Selected extract
■ ■ ■ ■ ■
California Has a Chance to Repeal a Building Block of Lengthy Prison Sentences
Spotlights like this one provide original commentary and analysis on pressing criminal justice issues of the day. You can read them each day in our newsletter, The Daily Appeal.
The “tough on crime” era in California, as across the nation, included reaching repeatedly for draconian sentencing laws. Consequences have been evident in the state’s prison overcrowding crisis, which the United States Supreme Court found caused “needless suffering and death”; its sentencing laws, which still include over a hundred sentence enhancements; and in communities where generations of children and parents have suffered lasting separation.
But California, where crime is at historical lows, has been the site of significant criminal justice reforms in recent years. These have included efforts to roll back or modify some of the sentence enhancements that have contributed to lengthy sentences. Nearly 80 percent of people held in California state prisons have been affected by sentence enhancement. Over a quarter had three or more.
The most notorious of California’s sentencing enhancements is the “Three Strikes and You’re Out” law, passed by voters in 1994, which imposed a life sentence for almost any conviction, if a person had at least two prior convictions for crimes defined as serious or violent. Proposition 36, enacted by voters 18 years later, did away with the harshest consequences of the law, when it eliminated life sentences for non-serious, nonviolent crimes and established a procedure for people sentenced to life in prison to petition in court for a reduced sentence.
■ ■ ■ ■ ■
Dataset extract
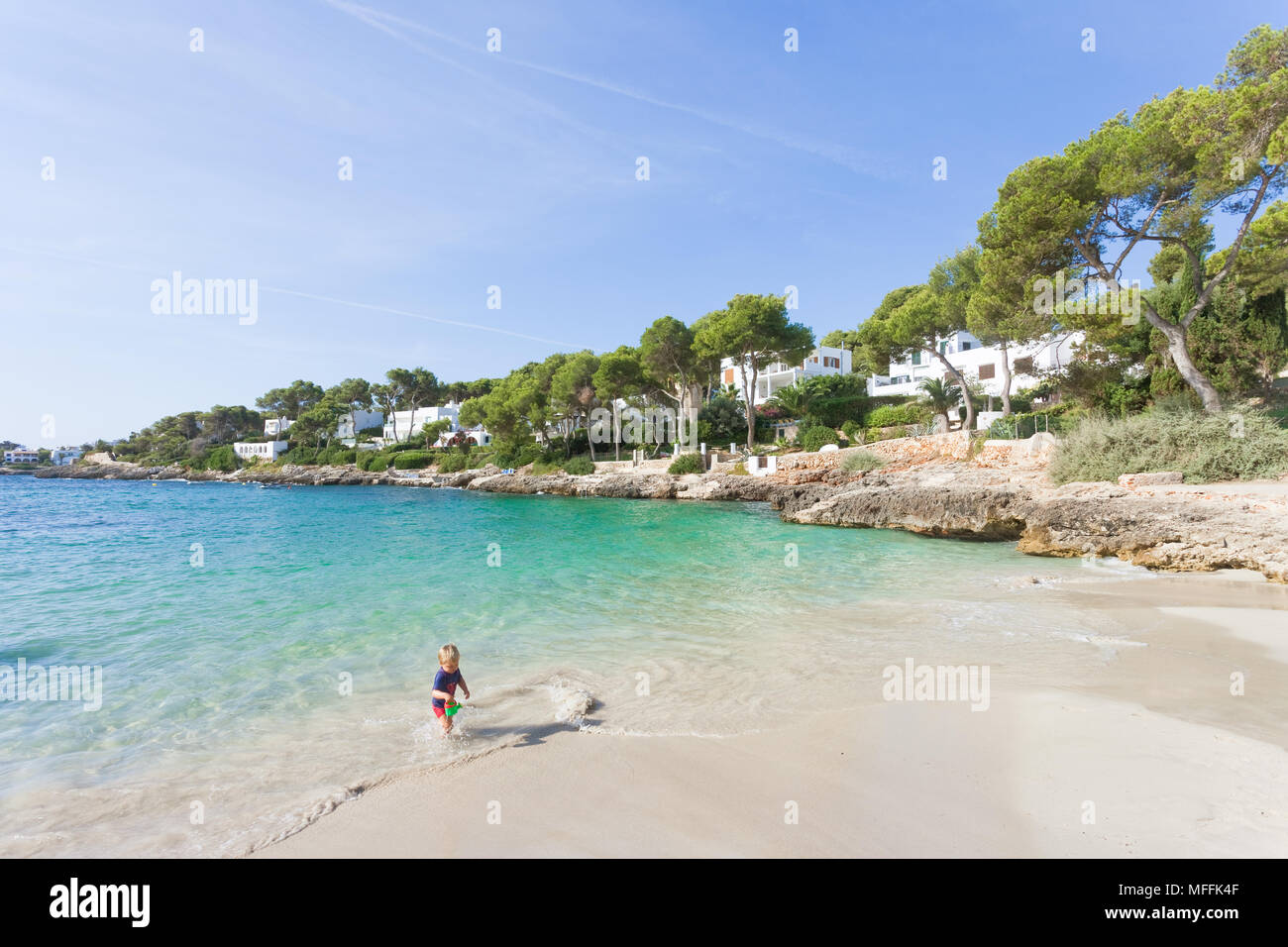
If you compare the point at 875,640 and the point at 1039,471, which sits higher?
■ ■ ■ ■ ■
Stated task
Copy out the whole California sentencing text word for word, from its headline to its last sentence.

Output of the task
California Has a Chance to Repeal a Building Block of Lengthy Prison Sentences
Spotlights like this one provide original commentary and analysis on pressing criminal justice issues of the day. You can read them each day in our newsletter, The Daily Appeal.
The “tough on crime” era in California, as across the nation, included reaching repeatedly for draconian sentencing laws. Consequences have been evident in the state’s prison overcrowding crisis, which the United States Supreme Court found caused “needless suffering and death”; its sentencing laws, which still include over a hundred sentence enhancements; and in communities where generations of children and parents have suffered lasting separation.
But California, where crime is at historical lows, has been the site of significant criminal justice reforms in recent years. These have included efforts to roll back or modify some of the sentence enhancements that have contributed to lengthy sentences. Nearly 80 percent of people held in California state prisons have been affected by sentence enhancement. Over a quarter had three or more.
The most notorious of California’s sentencing enhancements is the “Three Strikes and You’re Out” law, passed by voters in 1994, which imposed a life sentence for almost any conviction, if a person had at least two prior convictions for crimes defined as serious or violent. Proposition 36, enacted by voters 18 years later, did away with the harshest consequences of the law, when it eliminated life sentences for non-serious, nonviolent crimes and established a procedure for people sentenced to life in prison to petition in court for a reduced sentence.